Required task = Output each of the following lines word for word, changing nothing.

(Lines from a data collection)
** BEGIN **
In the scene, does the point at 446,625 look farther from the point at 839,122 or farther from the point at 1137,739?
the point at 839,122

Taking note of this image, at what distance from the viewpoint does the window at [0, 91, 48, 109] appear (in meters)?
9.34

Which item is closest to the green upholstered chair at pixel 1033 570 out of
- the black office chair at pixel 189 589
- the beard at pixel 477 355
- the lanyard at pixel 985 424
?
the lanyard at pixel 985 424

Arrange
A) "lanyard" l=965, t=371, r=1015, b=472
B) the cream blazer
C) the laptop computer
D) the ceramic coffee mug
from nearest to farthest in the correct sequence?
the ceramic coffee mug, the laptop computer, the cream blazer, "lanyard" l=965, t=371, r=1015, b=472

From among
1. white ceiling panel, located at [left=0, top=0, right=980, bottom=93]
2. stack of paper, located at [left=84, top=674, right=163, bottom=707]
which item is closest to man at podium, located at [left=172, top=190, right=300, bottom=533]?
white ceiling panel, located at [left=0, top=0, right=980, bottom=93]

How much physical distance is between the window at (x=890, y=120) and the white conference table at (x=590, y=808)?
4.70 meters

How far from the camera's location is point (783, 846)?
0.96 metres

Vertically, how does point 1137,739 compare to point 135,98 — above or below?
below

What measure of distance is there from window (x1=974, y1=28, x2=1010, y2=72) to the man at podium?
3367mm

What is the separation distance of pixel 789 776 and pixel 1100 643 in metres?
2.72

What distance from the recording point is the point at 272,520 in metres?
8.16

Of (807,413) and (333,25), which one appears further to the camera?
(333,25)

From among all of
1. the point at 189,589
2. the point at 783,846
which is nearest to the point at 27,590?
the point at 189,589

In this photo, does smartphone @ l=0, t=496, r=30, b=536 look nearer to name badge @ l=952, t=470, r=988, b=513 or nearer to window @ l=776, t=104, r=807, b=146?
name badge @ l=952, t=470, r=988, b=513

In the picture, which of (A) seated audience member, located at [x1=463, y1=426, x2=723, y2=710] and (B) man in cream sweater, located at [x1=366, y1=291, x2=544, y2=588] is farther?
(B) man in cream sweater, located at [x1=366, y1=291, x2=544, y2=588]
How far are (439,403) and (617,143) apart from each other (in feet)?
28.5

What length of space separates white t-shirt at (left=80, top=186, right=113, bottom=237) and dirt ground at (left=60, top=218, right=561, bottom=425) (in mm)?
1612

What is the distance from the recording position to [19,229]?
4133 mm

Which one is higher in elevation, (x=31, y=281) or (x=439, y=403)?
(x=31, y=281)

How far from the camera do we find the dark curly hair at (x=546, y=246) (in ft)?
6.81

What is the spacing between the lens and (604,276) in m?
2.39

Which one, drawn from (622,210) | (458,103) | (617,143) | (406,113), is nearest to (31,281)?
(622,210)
** END **
Expected answer =
In the scene, does the point at 446,625 look farther from the point at 839,122 or farther from the point at 1137,739?
the point at 839,122

Taking note of this image, at what distance from the viewpoint does the window at [0, 91, 48, 109] appear (in meters)?
9.34

Which item is closest to the green upholstered chair at pixel 1033 570 out of
- the black office chair at pixel 189 589
- the beard at pixel 477 355
- the lanyard at pixel 985 424
?
the lanyard at pixel 985 424

Arrange
A) "lanyard" l=965, t=371, r=1015, b=472
B) the cream blazer
C) the laptop computer
D) the ceramic coffee mug
from nearest to farthest in the correct sequence?
the ceramic coffee mug, the laptop computer, the cream blazer, "lanyard" l=965, t=371, r=1015, b=472

From among
1. white ceiling panel, located at [left=0, top=0, right=980, bottom=93]
2. stack of paper, located at [left=84, top=674, right=163, bottom=707]
which item is closest to man at podium, located at [left=172, top=190, right=300, bottom=533]?
white ceiling panel, located at [left=0, top=0, right=980, bottom=93]

How much physical distance is between the window at (x=890, y=120) and the white conference table at (x=590, y=808)?
4.70 meters

How far from the camera's location is point (783, 846)?
0.96 metres

Vertically, how does point 1137,739 compare to point 135,98 — above or below?
below

What measure of distance is there from window (x1=974, y1=28, x2=1010, y2=72) to the man at podium?
3367mm

What is the separation distance of pixel 789 776 and pixel 1100 643 in metres?
2.72

What distance from the recording point is the point at 272,520 in metres?
8.16

Of (807,413) and (333,25), which one appears further to the camera?
(333,25)

From among all of
1. the point at 189,589
2. the point at 783,846
which is nearest to the point at 27,590?
the point at 189,589

In this photo, does smartphone @ l=0, t=496, r=30, b=536 look nearer to name badge @ l=952, t=470, r=988, b=513 or nearer to window @ l=776, t=104, r=807, b=146?
name badge @ l=952, t=470, r=988, b=513

In the picture, which of (A) seated audience member, located at [x1=463, y1=426, x2=723, y2=710] and (B) man in cream sweater, located at [x1=366, y1=291, x2=544, y2=588] is farther?
(B) man in cream sweater, located at [x1=366, y1=291, x2=544, y2=588]
How far are (439,403) and (617,143) apart from each other (in feet)?
28.5

What length of space separates white t-shirt at (left=80, top=186, right=113, bottom=237) and dirt ground at (left=60, top=218, right=561, bottom=425) (in mm)?
1612

What is the distance from the recording position to [19,229]?
4133 mm

Which one is higher in elevation, (x=31, y=281) or (x=439, y=403)?
(x=31, y=281)

How far from the camera do we find the dark curly hair at (x=546, y=246) (in ft)?
6.81

What is the spacing between the lens and (604,276) in m?
2.39

Which one, drawn from (622,210) | (458,103) | (617,143) | (406,113), is nearest to (31,281)?
(622,210)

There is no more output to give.